Especially, I want to know about these error codes. I can't find any references about these registers.

[ 110.388163] vGT info:(dump_regs_on_err:1598) reg=0x2054, val=0xa [ 110.394650] vGT info:(dump_regs_on_err:1598) reg=0x12054, val=0xa [ 110.401212] vGT info:(dump_regs_on_err:1598) reg=0x22054, val=0xa [ 110.407773] vGT info:(dump_regs_on_err:1598) reg=0x1a054, val=0xa [ 110.414331] vGT info:(dump_regs_on_err:1598) reg=0xa098, val=0x3e80000 [ 110.421343] vGT info:(dump_regs_on_err:1598) reg=0xa09c, val=0x28001e [ 110.428277] vGT info:(dump_regs_on_err:1598) reg=0xa0a8, val=0x1e848 [ 110.435140] vGT info:(dump_regs_on_err:1598) reg=0xa0ac, val=0x19 [ 110.441690] vGT info:(dump_regs_on_err:1598) reg=0xa0b4, val=0x3e8 [ 110.448333] vGT info:(dump_regs_on_err:1598) reg=0xa0b8, val=0xc350 [ 110.455073] vGT info:(dump_regs_on_err:1598) reg=0xa090, val=0x88040000 [ 110.462209] vGT info:(dump_regs_on_err:1598) reg=0xa094, val=0x0

Thank you in advance :)

l1viathan commented 9 years ago

Did you meet this every time, or just once?

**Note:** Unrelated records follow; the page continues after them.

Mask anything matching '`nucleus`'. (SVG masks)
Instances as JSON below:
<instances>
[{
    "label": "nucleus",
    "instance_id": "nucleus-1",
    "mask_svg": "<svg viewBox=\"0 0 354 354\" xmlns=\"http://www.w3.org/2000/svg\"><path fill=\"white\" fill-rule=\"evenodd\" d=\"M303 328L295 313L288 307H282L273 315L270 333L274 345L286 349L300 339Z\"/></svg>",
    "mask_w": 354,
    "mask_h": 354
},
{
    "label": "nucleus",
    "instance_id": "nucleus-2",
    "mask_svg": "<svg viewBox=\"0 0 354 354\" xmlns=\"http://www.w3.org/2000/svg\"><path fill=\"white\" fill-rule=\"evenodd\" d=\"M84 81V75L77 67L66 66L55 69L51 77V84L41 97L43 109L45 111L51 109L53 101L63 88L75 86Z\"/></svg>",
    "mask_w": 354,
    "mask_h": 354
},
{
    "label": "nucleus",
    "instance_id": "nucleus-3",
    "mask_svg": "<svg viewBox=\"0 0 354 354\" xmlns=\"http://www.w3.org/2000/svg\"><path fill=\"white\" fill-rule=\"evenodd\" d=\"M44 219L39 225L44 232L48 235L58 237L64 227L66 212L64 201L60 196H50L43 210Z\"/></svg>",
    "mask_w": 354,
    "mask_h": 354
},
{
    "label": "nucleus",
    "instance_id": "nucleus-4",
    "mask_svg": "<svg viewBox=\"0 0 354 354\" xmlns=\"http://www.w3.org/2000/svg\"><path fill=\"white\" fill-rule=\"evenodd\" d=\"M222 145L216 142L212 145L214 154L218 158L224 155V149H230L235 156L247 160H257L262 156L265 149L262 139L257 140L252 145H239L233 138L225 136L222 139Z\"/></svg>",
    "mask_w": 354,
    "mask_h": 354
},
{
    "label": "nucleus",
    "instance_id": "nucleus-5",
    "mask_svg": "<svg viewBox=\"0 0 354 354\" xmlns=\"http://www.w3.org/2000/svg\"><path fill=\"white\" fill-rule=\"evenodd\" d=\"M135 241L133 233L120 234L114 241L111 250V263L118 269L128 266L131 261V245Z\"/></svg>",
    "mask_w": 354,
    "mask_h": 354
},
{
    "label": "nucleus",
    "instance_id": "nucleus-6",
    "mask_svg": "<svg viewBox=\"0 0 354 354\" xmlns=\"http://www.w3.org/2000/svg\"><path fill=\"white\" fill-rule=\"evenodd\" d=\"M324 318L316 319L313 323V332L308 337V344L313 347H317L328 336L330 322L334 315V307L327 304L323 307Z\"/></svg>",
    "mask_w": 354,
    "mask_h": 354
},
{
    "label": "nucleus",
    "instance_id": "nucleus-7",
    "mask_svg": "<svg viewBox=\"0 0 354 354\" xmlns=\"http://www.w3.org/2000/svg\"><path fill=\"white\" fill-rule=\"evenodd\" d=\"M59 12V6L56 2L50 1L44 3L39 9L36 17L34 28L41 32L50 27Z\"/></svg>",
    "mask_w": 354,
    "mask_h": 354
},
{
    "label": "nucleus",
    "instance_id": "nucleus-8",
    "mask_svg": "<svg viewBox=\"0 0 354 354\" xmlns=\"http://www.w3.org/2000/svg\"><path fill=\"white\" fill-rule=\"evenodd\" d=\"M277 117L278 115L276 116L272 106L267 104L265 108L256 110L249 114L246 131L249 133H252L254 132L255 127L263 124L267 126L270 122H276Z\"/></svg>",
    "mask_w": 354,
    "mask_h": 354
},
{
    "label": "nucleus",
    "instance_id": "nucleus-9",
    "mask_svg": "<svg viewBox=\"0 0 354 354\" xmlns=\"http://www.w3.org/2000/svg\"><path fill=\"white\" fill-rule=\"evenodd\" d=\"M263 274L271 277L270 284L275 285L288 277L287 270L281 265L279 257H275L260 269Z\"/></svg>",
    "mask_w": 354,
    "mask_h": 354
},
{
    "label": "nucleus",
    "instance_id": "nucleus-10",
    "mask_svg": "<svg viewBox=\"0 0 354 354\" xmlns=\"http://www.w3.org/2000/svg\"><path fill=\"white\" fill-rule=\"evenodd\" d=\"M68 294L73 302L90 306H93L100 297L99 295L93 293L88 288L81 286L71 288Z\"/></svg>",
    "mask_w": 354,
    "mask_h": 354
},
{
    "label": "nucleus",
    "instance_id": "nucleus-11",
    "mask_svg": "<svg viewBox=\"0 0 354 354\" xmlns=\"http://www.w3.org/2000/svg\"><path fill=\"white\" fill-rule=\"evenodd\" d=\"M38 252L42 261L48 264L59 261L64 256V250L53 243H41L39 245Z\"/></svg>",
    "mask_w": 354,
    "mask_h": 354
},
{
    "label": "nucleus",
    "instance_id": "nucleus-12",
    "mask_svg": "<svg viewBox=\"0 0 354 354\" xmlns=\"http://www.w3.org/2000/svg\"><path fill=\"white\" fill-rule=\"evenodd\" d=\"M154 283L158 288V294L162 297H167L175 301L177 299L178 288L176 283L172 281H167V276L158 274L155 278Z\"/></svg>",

To me, it's looks suspicious that, the user address access failed. This was possibly caused by swapping, would you please add "-realtime mlock=on" to qemu command and have a try?

I can't find any references about these registers

Are you referring to the opensource PRM of GEN?